**Supplied text:**
*** Begin section ***
To detect the soluble form of IL-27Rα (sIL-27Rα) in human serum, we developed a sandwich ELISA system and evaluated concentrations of sIL-27Rα in the training set (n = 72). As shown in Fig. 1A, the serum sIL-27Rα levels at the time of pre-conditioning and neutrophil engraftment were 53.52 ± 24.86 ng/ml and 73.40 ± 25.42 ng/ml, respectively; significant upregulation of sIL-27Rα levels was observed after allo-HSCT (Fig. 1A, P < 0.001). In addition, serum sIL-27Rα levels in patients with grade II–IV aGVHD were significantly lower than those of 0-I aGVHD patients on the day of neutrophil engraftment (grade 0-I: 81.59 ± 24.93 ng/ml; grade II–IV: 61.92 ± 21.68 ng/ml; P < 0.01, Fig. 1B), However, no statistically significant difference in serum sIL-27Rα levels between 0-I aGVHD patients and II–IV aGVHD patients was found at pre-conditioning (Fig. S1A). Moreover, we found that serum sIL-27Rα levels in patients with liver aGVHD (n = 5), but not those with skin aGVHD, and gastrointestinal (GI) aGVHD were significantly lower than those of 0-I aGVHD patients (P < 0.05, Fig. S1B) at pre-conditioning. On the day of neutrophil engraftment, serum sIL-27Rα levels in patients with skin aGVHD (n = 18, P < 0.01) and liver aGVHD (n = 5, P < 0.05) were significantly lower than those of 0-I aGVHD patients (Fig. 1C). However, no statistically significant difference in the serum sIL-27Rα levels between cGVHD (n = 32) and non-cGVHD patients (n = 40) were observed at the two time points (Figs 1D and S1C). Taken together, our results suggest that the sIL-27Rα in the serum as associated with the development of aGVHD.
*** End section ***
**Data supplied:**
*** Begin section ***
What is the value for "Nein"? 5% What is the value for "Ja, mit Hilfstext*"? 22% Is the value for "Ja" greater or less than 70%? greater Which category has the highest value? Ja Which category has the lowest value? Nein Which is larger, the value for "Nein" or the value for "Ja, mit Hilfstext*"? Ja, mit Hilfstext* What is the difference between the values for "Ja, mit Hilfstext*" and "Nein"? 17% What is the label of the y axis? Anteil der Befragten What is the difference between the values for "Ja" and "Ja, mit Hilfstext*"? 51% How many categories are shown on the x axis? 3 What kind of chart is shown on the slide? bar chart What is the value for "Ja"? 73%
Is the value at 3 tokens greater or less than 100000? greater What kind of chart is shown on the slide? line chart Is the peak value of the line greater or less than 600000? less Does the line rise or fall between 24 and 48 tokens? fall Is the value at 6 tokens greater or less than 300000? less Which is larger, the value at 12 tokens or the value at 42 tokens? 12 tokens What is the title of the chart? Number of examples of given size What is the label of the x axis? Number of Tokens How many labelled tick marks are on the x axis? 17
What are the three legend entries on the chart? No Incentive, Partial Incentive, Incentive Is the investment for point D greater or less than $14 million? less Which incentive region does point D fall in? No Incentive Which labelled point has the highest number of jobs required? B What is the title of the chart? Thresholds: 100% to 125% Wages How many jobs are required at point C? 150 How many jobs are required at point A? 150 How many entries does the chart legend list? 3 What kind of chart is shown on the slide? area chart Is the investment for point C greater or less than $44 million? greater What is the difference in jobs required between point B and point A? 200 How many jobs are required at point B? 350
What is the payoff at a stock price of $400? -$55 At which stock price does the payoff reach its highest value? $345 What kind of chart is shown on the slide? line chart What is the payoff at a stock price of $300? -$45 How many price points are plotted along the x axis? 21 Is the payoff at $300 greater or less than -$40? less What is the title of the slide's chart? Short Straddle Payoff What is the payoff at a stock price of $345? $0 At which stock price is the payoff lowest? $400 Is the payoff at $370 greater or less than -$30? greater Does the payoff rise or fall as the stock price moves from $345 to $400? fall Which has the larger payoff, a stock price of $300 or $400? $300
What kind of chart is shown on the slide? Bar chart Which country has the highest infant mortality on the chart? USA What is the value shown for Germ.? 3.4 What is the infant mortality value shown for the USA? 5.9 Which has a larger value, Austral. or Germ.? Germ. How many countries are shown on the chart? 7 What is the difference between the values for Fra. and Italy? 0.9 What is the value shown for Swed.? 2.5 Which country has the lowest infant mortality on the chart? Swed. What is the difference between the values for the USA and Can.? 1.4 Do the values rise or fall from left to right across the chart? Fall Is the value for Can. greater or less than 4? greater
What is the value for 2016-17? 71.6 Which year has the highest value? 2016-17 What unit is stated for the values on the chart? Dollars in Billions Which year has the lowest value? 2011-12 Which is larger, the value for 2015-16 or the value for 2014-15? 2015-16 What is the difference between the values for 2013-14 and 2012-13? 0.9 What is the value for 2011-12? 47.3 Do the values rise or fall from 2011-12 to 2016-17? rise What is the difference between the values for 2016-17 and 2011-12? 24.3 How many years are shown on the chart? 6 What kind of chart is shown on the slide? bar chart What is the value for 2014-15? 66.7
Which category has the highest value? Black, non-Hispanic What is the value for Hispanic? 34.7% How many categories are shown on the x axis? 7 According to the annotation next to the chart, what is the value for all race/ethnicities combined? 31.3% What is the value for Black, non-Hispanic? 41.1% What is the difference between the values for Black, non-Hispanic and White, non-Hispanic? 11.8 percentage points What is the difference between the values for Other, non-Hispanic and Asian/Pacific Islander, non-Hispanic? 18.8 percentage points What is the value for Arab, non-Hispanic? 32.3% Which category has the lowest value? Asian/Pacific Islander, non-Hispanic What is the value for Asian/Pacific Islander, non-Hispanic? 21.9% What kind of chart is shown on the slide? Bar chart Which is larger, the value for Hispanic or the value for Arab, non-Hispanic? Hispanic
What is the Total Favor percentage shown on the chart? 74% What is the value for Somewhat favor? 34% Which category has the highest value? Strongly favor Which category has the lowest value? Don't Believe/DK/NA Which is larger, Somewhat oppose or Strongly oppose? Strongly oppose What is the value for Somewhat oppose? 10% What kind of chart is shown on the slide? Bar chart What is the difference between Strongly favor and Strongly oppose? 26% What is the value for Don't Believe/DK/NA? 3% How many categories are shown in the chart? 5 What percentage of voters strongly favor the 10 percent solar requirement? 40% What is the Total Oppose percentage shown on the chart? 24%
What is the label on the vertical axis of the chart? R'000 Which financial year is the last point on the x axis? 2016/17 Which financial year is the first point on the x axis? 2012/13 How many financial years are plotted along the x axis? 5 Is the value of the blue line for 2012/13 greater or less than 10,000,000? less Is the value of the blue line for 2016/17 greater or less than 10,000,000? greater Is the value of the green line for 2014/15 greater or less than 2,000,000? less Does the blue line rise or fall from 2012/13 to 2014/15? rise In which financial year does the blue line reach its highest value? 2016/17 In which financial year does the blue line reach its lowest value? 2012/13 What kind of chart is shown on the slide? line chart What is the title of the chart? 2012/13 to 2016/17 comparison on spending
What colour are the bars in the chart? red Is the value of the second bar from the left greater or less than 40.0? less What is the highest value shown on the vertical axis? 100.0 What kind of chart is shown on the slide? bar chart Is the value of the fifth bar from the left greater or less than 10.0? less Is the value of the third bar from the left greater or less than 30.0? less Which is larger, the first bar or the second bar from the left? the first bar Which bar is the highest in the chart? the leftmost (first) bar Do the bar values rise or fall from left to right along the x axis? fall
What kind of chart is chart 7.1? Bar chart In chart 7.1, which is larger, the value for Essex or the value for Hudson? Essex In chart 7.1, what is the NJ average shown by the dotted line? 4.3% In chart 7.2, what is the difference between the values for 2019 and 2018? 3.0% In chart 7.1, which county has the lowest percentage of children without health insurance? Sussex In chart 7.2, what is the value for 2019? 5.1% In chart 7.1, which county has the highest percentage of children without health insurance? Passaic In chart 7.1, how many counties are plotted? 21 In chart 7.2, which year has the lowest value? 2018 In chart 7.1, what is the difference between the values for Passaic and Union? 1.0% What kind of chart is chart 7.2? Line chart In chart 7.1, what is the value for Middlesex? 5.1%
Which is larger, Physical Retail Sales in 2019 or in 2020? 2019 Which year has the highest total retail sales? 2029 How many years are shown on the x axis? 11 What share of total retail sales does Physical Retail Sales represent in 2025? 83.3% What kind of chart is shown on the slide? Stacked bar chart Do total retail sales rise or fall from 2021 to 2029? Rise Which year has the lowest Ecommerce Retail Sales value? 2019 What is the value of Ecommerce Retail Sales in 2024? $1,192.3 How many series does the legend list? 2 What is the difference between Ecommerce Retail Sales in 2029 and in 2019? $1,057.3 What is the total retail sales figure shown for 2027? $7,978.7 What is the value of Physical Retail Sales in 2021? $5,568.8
*** End section ***
**Problems and tasks:**
(1) In the sIL-27Rα passage, what was the serum sIL-27Rα level at the time of neutrophil engraftment?
(2) Name every figure panel that the sIL-27Rα passage cites.
(3) For each statement, say whether it agrees with the sIL-27Rα passage, and quote the words that decide it: (a) The training set included 72 patients. (b) At pre-conditioning, serum sIL-27Rα levels differed significantly between 0-I aGVHD and II–IV aGVHD patients. (c) On the day of neutrophil engraftment, patients with skin aGVHD had significantly lower serum sIL-27Rα levels than 0-I aGVHD patients.
Answer from the sIL-27Rα passage alone, without drawing on the records.

**Answers by item number:**
(1) 73.40 ± 25.42 ng/ml

(2) Fig. 1A, Fig. 1B, Fig. S1A, Fig. S1B, Fig. 1C, Fig. 1D, Fig. S1C

(3)
(a) Yes: "in the training set (n = 72)"
(b) No: "no statistically significant difference in serum sIL-27Rα levels between 0-I aGVHD patients and II–IV aGVHD patients was found at pre-conditioning"
(c) Yes: "serum sIL-27Rα levels in patients with skin aGVHD (n = 18, P < 0.01) and liver aGVHD (n = 5, P < 0.05) were significantly lower than those of 0-I aGVHD patients"